Uma política para a reorganização da esquerda radical

Finalmente, a Plenária encaminhou algumas tarefas políticas e construtivas na perspectiva de aprofundar a construção da corrente Socialismo ou Barbárie (SoB) e da juventude Já Basta! como uma corrente da vanguarda revolucionária que, além de garantir sua própria construção, aporte ao desenvolvimento da unidade de ação, de frentes políticas e de luta e uma oposição de esquerda do governo Lula e à ultradireita (bolsonarista e de outros setores, como o Tarciso).

Nesse sentido, impulsionaremos uma série de campanhas para dar conta da necessidade de unificar sindical e politicamente a vanguarda independente e a esquerda radical. Para isso, vai ser fundamental unificar a CSP-Conlutas e as demais frentes sindicais independentes para construir um espaço que impulsione a luta contra os ataques do próximo governo e da ultradireita; por exemplo, resistindo contra os cortes orçamentários a saúde e educação públicas, apoiando a organização independente dos entregadores, etc.

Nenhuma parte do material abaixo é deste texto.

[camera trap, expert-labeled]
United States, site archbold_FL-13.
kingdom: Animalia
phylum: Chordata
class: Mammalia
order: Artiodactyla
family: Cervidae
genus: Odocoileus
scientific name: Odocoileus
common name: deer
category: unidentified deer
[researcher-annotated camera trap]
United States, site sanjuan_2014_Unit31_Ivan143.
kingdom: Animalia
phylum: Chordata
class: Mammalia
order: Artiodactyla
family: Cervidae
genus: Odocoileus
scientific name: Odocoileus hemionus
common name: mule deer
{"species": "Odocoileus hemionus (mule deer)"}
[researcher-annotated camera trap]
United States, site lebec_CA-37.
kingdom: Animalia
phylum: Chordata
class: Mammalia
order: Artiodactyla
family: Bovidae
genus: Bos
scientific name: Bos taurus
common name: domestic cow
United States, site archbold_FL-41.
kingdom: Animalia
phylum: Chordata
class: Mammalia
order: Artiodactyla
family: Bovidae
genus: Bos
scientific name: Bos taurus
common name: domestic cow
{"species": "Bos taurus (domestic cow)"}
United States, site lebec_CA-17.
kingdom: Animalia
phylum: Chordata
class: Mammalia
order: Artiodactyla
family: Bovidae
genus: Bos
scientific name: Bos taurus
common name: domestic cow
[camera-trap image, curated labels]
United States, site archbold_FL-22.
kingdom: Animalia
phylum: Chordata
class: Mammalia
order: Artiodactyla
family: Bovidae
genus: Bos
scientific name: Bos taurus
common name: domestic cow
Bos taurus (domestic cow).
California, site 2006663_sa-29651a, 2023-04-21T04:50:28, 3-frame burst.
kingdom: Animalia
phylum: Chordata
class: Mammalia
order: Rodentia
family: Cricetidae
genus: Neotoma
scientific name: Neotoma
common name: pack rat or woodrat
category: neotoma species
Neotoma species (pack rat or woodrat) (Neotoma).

Além das iniciativas de unificação das organizações sindicais, populares e estudantis independentes, é fundamental trabalharmos no sentido de construirmos uma frente de esquerda socialista que deve partir do Polo Socialista Revolucionário para unificar toda a esquerda independente para criar uma alternativa política à capitulação diante do governo Lula, e de uma Frente Única Revolucionária para começar a unificar a esquerda radical independente, internacionalista e democrática que está fora ou rompendo como o PSOL. Essas são necessidades básicas desse momento de reorganização da esquerda que começa a se abrir.

Além disso, um eixo de trabalho vai ser aprofundar a construção da Juventude Já Basta! na universidade. Isso implicará um maior esforço de propaganda e formação teórica da militância com o objetivo de formar novos quadros políticos e, muito importante, ter uma ofensiva na luta teórico-programática, o que é fundamental no relançamento da esquerda revolucionária e anticapitalista. Diante das condições de opressão contra as mulheres e a população negra, impulsionaremos campanhas em repudio ao genocídio da juventude negra, pelo fim da Polícia Militar e pela legalização do aborto. Finalmente, como um dos instrumentos privilegiados desse esforço propagandístico, no próximo ano teremos diferentes iniciativas para posicionar nossas elaborações e as de nossa corrente internacional através do lançamento de uma Revista política bimestral.